Objective: This study aims to uncover potential ways to design digital mental health peer support systems and to outline a set of principles for future designers to consider as they embark on designing these systems. By learning how existing systems are used by people in daily life and by centering their experiences, we can better understand how to design mental health peer support technologies that foreground people’s needs. One existing digital peer support system is Buddy Project, the case study in this paper.
Methods: This paper reports on an interview study with Buddy Project users (N=13). Data were analyzed using the constant comparative approach.
Results: Individuals matched through Buddy Project developed supportive friendships with one another, leading them to become each other’s peer supporters in their respective journeys. It was not only the mental health peer support that was important to participants but also being able to connect over other parts of their lives and identities.

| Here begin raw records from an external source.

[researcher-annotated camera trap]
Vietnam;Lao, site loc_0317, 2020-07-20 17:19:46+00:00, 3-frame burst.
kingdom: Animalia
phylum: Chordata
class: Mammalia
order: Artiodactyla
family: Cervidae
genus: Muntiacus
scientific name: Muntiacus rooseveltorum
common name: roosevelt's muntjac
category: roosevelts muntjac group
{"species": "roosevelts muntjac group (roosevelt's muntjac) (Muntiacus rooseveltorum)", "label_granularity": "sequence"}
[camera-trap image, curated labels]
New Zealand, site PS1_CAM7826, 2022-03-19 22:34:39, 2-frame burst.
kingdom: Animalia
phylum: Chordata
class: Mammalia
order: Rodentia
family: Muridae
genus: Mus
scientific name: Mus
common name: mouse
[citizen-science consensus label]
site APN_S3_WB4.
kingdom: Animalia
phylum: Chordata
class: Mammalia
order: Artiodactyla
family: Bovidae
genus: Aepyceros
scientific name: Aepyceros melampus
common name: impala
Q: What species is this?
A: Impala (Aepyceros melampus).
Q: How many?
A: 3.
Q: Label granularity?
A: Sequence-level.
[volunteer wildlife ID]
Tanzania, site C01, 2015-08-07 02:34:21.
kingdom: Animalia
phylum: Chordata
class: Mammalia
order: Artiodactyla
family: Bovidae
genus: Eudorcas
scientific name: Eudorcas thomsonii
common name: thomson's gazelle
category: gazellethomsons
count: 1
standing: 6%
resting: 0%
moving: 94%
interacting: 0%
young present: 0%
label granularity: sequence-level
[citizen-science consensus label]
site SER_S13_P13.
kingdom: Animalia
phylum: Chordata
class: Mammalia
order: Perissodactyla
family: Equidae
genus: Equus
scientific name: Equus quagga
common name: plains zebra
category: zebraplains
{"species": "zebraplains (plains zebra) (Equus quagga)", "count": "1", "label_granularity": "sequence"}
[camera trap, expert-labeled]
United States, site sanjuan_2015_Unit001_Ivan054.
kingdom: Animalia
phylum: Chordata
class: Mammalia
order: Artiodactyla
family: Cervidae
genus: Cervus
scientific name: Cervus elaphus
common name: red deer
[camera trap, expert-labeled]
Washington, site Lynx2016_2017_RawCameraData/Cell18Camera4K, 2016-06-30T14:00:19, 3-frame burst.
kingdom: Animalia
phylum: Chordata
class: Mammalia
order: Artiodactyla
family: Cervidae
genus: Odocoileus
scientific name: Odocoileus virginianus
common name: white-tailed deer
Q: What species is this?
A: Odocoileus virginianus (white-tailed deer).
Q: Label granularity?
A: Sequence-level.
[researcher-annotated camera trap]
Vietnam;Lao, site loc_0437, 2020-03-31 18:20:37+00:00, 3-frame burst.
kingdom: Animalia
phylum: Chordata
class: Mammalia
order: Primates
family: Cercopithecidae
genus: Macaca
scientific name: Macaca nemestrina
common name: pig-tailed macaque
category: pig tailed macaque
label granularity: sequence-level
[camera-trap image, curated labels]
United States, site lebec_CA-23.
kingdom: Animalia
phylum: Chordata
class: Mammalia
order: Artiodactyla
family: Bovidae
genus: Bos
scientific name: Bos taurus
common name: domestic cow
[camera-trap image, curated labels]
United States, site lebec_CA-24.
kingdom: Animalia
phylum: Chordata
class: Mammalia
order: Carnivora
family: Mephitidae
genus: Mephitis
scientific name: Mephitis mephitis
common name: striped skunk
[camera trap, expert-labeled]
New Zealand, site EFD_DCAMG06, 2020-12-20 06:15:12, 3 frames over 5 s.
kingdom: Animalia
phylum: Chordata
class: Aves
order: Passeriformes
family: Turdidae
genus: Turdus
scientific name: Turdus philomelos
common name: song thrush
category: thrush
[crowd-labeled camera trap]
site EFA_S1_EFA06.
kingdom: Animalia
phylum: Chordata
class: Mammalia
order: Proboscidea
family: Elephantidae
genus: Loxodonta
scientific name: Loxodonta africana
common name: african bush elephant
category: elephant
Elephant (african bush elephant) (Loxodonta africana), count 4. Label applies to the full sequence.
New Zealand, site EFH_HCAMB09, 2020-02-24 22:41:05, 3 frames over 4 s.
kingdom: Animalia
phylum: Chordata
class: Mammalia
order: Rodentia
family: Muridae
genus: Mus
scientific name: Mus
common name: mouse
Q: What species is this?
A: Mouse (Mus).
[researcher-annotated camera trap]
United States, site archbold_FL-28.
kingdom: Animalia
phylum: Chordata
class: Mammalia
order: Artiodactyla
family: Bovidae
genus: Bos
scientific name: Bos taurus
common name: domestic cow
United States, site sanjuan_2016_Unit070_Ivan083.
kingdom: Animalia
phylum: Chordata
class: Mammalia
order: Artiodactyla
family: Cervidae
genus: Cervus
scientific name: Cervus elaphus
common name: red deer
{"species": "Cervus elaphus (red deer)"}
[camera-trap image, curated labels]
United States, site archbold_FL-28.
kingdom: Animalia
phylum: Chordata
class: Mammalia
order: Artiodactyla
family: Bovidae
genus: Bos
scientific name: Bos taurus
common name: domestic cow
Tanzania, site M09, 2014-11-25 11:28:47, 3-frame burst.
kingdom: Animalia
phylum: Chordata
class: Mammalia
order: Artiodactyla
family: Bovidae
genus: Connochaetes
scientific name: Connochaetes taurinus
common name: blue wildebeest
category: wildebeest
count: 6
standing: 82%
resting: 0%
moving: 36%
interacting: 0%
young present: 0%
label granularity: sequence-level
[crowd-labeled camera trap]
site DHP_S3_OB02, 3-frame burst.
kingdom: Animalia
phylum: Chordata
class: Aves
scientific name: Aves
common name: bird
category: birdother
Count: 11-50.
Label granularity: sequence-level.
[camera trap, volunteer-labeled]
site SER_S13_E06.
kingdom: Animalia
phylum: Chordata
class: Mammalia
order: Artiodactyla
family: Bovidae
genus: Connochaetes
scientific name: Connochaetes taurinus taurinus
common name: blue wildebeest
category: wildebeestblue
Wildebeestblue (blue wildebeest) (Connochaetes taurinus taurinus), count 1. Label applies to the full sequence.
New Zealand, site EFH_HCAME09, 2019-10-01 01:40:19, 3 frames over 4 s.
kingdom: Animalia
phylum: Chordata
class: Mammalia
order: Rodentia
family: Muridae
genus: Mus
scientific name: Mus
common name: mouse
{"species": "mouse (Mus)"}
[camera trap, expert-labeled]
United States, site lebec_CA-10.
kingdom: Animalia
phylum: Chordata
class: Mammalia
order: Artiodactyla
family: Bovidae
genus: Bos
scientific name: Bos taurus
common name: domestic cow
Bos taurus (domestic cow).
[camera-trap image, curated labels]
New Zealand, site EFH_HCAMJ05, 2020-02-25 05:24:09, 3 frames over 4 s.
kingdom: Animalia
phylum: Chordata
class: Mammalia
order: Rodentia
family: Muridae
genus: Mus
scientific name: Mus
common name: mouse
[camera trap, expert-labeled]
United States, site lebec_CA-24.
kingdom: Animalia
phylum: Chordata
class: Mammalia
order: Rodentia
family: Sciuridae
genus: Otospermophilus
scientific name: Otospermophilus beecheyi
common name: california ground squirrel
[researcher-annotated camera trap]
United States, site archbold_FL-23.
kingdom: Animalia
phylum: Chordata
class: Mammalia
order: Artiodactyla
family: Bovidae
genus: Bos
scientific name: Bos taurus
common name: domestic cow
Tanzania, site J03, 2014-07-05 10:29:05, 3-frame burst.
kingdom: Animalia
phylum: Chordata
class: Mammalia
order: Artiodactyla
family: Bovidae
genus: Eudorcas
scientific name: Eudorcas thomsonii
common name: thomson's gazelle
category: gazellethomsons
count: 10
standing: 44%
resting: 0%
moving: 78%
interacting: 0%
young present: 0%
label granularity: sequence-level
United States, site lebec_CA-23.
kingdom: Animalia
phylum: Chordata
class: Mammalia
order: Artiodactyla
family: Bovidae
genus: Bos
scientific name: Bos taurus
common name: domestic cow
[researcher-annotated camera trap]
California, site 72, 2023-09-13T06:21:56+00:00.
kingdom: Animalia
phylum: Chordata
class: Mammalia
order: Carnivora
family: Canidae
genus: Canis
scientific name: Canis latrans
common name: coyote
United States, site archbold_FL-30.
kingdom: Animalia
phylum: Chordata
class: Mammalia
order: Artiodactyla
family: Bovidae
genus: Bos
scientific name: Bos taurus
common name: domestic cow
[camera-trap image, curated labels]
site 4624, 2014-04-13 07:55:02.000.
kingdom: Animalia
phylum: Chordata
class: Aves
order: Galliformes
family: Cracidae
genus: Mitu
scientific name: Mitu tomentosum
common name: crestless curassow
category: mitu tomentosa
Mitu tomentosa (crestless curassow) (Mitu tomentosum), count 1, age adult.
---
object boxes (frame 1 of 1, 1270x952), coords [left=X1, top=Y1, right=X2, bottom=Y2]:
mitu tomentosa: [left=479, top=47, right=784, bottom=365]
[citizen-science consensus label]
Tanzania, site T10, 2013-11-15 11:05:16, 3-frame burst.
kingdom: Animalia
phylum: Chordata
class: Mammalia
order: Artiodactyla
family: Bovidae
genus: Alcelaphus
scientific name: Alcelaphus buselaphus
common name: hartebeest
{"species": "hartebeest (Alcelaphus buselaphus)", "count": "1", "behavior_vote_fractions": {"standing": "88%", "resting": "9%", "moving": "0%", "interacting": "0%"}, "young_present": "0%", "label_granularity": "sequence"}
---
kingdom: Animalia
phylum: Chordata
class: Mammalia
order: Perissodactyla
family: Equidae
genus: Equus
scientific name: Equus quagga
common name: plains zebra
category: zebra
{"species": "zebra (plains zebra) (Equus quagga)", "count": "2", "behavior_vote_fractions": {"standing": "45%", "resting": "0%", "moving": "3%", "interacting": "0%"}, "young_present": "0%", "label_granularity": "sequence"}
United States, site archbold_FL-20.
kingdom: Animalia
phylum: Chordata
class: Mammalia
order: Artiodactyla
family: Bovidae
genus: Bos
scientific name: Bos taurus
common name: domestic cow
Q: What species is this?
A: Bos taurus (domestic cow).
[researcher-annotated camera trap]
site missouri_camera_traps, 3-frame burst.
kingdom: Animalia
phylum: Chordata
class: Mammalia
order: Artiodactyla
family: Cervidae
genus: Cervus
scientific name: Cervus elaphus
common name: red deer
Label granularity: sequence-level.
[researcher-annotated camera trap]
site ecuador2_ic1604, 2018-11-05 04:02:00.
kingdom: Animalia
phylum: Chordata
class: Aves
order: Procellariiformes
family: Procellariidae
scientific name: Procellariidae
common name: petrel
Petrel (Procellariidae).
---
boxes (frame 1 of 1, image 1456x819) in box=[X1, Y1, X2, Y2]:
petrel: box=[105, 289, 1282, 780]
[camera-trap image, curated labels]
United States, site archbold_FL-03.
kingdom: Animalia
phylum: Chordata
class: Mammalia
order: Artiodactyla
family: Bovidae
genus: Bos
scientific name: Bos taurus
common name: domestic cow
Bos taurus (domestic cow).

The design of Buddy Project provided a sense of anonymity and separation from pre-existing ties, making it easier for participants to disclose struggles; moreover, the pairs appreciated being able to browse each other’s social media pages before connecting. Buddy Project has an explicit mission to prevent suicide and demonstrates this mission across its online platforms, which helps reduce the stigma around mental health within the peer support space. Pairs were matched based on shared interests and identities. This choice aided the pairs in developing meaningful, compatible, and supportive relationships with each other, where they felt seen and understood. However, the pairs were concerned that matching based on a shared mental health diagnosis may lead to sharing unhealthy coping mechanisms or comparing themselves and the severity of their experiences with their peers.
Conclusions: The results of this study shed light on desirable features of a digital mental health peer support system: matching peers based on interests and identities that they self-identify with; having an explicit mental health–related mission coupled with social media and other web-based presences to signal that discussing mental health is safe within the peer support ecosystem; and not matching peers based on a broad mental health diagnosis. However, if the diagnosis is important, this matching should account for illness severity and educate peers on how to provide support while avoiding suggesting unhelpful coping mechanisms; allowing for some degree of anonymity and control over how peers present themselves to each other; and providing relevant information and tools to potential peers to help them decide if they would like to embark on a relationship with their matched peer before connecting with them.